CHECK YOUR UNDERSTANDING -
a: Which usernames appear as post headings in the forum thread about making lox? List each one once.
b: Resume the forum thread about homemade lox after its last post.

SOURCE DOCUMENT -
-.-.-

Thanks Normonster!  I’m the same way, so I vacuum sealed it all before we even got into it!

Thanks crazymoon, I appreciate the compliment and the like!


----------



## link (May 3, 2018)

This looks fantastic! I have always wanted to try making lox. I may have to give this a shot.


----------



## 73saint (May 3, 2018)

link said:


> This looks fantastic! I have always wanted to try making lox. I may have to give this a shot.


You’ve got to try it then.  It’s super easy and considering how long curing normally takes, it’s a relatively quick return on your time investment.


----------



## 73saint (May 3, 2018)

After coming home last night and slicing the rest of my Lox up, we ended up with quite the bounty!  Can’t wait to do this one again!!


----------



## idahopz (May 3, 2018)

Man, that looks good. Unfortunately salmon is so expensive in my area I have not mad any kind of salmon product in quite a while. I need to learn how to fish for salmon - we have land locked salmon in our area. :D


----------



## meatsweats86 (May 3, 2018)

Nice work. I am thinking about doing the same with the salmon from Sams club. How does it taste compared to the store bought lox?

-.-.-

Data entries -
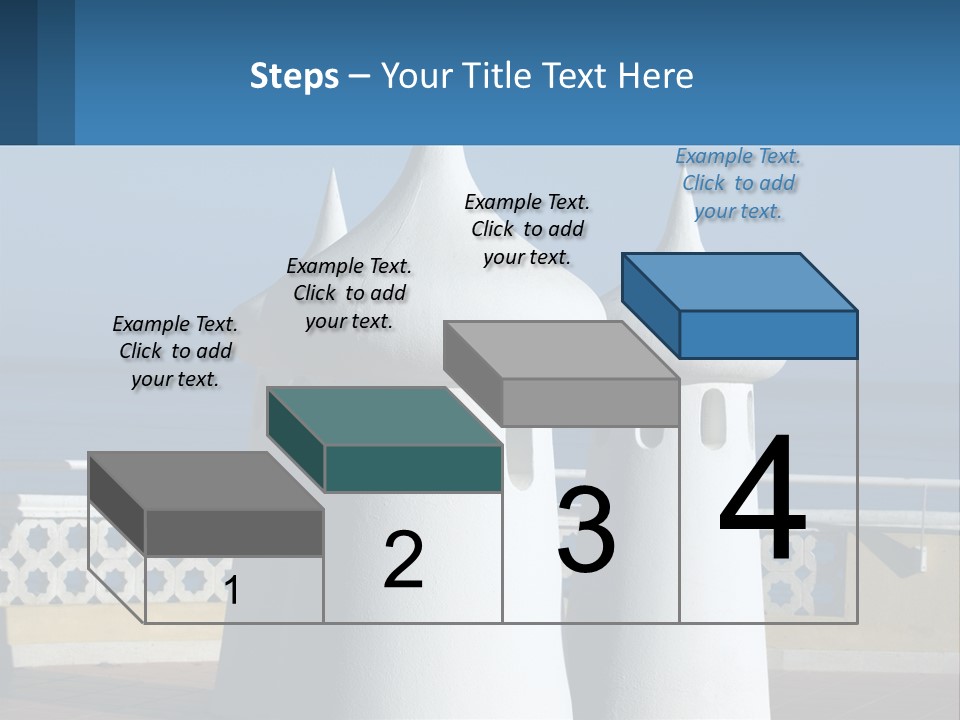 Steps – Your Title Text Here

Example Text. Click to add your text.

Example Text. Click to add your text.

Example Text. Click to add your text.

Example Text. Click to add your text.

1

2

3

4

-.-.-

YOUR RESPONSES -
a: link, 73saint, idahopz, meatsweats86

b:
----------



## 73saint (May 3, 2018)

Both my fiancée and myself think it’s better than store bought. By a long shot.  The smokiness is so much more distinct but not overpowering.  The texture and chew is identical to store bought. Plus, I’ve got 7 large packs, and we ate a ton, for about $45 worth of salmon. Would have cost $100 easy to buy what we made. If not more.

I should also mention that we got two meals out of the belly and tail that we trimmed.  So if you count that, it’s an even better deal.


----------



## ghoster (May 3, 2018)

73S, great post.  I'd been considering the mazen tube for sausages. Hadn't thought about doing Salmon.  Wife loves the smoked salmon, and I've gotta say, looking at your pic of the loaded bagel ready to eat, it looks awesome. Its starting to cool down here in Aus as we come into Autumn, so will give this a try.


----------



## 73saint (May 5, 2018)

ghoster said:


> 73S, great post.  I'd been considering the mazen tube for sausages. Hadn't thought about doing Salmon.  Wife loves the smoked salmon, and I've gotta say, looking at your pic of the loaded bagel ready to eat, it looks awesome. Its starting to cool down here in Aus as we come into Autumn, so will give this a try.


Thanks Ghoster!  I tell you what, everyone in the family has really enjoyed the lox, I think we’ll be doing another batch pretty soon!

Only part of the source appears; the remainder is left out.